The indigenous Twa ‘Pygmy’ people of the Great Lakes region of central Africa are originally a mountain-dwelling hunter-gatherer people, inhabiting the high altitude forests around Lakes Kivu, Albert and Tanganyika – areas that have now become part of Rwanda, Burundi, Uganda and eastern Democratic Republic of Congo (DRC). The current Twa population is estimated at between 82,000 and 126,000 people.
The Twa are widely thought to be the prior inhabitants of the forests in the Great Lakes region. The evidence for this includes historical accounts and research as well as the Twas’ own accounts of their origins, which emphasis that the Twa are ‘from here’ whilst the oral histories of neighbouring ethnic groups tell of their arrival from elsewhere through wars, migration and conquest. Local rituals also symbolically affirm the role of the Twa as the first occupants of the land. For example, Twa did, and still do, play a crucial role in the enthronement ceremonies of the customary non-indigenous landowners, the Tutsi kings and chiefs (Mwamis), symbolically ‘licensing’ the land to the incoming ruler. Twa were also indispensable for the annual royal hunting rituals affirming the Mwami’s mystical authority over the land and its fertility. Indeed, the stem –twa is a Bantu term used throughout sub-Saharan Africa for different groups of people of very low status, referring in almost every case to hunter-gatherers and former hunter-gatherers who are recognised as the prior inhabitants of the area, including ‘Pygmy’ people and ‘Bushmen’.
The Twa, like other African forest-dwelling hunter-gatherers, have had contacts with neighbouring farming groups for many centuries, based around reciprocal exchange relationships in which forest products were bartered for starchy foods, metal tools and other products such as salt. For many centuries, the Twa were probably able (as many other African indigenous forest peoples still do) to retreat at will into the forests, and so could control to a large degree the nature and extent of their contacts with the outside world. However, as the forests began to be cleared, the Twa were increasingly forced into contact with farmers and herders, and became caught up in unfavourable trade and labour relationships, in which the scope for negotiation became more and more constrained.

===

EXERCISE
Reproduce everything in the passage on the Twa from "The Twa, like" down to "and more constrained.", word for word.

EXCERPTED RECORDS
===

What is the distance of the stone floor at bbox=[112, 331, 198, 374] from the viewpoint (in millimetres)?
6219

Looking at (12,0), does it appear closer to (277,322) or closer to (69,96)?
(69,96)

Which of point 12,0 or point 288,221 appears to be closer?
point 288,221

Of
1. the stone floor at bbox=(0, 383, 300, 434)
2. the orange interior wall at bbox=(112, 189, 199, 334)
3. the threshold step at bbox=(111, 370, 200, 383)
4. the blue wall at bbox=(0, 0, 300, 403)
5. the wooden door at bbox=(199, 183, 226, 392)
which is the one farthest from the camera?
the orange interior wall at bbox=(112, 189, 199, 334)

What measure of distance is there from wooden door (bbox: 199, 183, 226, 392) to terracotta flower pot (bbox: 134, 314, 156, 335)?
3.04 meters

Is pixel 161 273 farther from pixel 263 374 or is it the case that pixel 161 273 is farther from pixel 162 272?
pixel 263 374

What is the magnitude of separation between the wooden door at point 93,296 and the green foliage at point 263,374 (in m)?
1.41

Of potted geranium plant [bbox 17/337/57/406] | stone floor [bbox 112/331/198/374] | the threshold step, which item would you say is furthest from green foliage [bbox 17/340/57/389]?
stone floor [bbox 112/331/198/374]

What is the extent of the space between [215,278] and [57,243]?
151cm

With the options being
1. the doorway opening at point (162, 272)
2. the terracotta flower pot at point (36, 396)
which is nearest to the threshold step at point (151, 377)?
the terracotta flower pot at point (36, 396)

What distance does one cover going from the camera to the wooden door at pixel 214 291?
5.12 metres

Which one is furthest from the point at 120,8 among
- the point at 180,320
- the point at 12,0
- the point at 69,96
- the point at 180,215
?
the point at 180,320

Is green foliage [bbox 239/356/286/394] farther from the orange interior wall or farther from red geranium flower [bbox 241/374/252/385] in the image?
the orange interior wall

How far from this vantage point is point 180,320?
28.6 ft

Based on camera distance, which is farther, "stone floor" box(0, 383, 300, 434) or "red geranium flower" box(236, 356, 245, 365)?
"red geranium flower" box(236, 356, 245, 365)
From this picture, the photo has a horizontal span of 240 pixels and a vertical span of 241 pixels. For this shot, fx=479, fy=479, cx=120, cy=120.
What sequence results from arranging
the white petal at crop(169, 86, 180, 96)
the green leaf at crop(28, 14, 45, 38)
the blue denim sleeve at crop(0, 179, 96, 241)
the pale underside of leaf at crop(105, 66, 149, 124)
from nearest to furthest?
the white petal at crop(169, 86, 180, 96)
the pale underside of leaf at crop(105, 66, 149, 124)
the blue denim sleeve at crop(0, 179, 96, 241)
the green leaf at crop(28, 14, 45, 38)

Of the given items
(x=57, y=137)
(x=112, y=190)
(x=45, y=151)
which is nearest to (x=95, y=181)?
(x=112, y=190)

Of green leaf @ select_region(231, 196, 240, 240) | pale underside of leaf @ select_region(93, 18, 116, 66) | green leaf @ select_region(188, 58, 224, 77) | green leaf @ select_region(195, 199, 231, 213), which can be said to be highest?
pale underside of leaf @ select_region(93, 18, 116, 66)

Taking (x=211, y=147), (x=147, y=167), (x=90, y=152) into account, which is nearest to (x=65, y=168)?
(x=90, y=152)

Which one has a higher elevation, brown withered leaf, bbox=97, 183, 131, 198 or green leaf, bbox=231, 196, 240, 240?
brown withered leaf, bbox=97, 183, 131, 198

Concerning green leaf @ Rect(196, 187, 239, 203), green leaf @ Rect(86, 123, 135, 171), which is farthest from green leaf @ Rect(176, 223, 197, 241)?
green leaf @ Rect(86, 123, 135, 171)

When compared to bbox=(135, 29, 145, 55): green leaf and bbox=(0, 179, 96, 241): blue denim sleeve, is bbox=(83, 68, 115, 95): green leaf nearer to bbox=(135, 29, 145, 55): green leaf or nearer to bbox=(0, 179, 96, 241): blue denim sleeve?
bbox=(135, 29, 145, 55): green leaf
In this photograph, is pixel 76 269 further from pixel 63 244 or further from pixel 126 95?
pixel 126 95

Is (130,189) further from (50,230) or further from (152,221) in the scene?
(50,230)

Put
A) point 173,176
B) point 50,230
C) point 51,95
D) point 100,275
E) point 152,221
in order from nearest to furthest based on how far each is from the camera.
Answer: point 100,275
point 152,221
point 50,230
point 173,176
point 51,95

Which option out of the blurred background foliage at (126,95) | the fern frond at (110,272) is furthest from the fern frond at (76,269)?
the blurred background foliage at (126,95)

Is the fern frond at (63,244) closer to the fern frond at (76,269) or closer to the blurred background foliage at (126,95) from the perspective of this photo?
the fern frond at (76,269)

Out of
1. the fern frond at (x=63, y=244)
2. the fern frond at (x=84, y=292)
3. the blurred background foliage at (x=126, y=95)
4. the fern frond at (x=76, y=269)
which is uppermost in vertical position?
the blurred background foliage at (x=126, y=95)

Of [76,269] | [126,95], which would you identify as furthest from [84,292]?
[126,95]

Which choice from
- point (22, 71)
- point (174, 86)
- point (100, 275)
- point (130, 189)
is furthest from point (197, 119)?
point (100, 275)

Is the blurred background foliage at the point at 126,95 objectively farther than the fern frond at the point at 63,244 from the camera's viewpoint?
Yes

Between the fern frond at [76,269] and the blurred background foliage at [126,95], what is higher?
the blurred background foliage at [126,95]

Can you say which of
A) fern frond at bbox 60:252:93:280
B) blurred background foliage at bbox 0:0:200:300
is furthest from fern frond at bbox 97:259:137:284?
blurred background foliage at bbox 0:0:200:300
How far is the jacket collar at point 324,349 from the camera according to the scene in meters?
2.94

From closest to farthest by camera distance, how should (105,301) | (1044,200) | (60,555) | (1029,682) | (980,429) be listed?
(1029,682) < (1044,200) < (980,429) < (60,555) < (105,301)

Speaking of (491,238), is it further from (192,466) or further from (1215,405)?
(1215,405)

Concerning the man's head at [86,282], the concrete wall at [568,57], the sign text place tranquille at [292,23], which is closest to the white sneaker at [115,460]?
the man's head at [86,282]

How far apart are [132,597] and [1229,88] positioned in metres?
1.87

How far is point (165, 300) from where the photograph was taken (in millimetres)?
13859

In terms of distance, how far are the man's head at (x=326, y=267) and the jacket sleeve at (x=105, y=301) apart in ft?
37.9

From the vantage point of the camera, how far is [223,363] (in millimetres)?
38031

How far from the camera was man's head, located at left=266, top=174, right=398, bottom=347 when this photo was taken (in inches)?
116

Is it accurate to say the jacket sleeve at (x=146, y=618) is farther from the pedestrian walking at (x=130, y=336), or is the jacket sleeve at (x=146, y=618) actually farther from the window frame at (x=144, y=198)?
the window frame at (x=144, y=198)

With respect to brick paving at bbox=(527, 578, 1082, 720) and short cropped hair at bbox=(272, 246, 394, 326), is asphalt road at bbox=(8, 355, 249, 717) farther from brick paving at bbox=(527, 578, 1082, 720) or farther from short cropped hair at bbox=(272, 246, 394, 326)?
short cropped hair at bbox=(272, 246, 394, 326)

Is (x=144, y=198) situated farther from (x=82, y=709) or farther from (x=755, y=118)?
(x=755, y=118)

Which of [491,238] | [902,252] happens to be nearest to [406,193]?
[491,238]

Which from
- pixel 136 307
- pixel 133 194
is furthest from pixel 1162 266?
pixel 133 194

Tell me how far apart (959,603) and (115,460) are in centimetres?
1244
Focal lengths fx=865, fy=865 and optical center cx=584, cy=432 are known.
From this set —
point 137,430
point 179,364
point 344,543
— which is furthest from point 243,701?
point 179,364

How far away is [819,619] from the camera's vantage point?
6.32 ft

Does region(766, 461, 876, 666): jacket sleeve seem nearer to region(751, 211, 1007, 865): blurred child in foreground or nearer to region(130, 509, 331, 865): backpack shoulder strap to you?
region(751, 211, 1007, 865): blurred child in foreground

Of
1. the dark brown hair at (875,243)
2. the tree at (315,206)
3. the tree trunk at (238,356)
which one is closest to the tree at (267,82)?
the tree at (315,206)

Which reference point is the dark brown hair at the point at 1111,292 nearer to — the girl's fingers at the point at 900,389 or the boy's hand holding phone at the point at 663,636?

===

TASK RESULT
The Twa, like other African forest-dwelling hunter-gatherers, have had contacts with neighbouring farming groups for many centuries, based around reciprocal exchange relationships in which forest products were bartered for starchy foods, metal tools and other products such as salt. For many centuries, the Twa were probably able (as many other African indigenous forest peoples still do) to retreat at will into the forests, and so could control to a large degree the nature and extent of their contacts with the outside world. However, as the forests began to be cleared, the Twa were increasingly forced into contact with farmers and herders, and became caught up in unfavourable trade and labour relationships, in which the scope for negotiation became more and more constrained.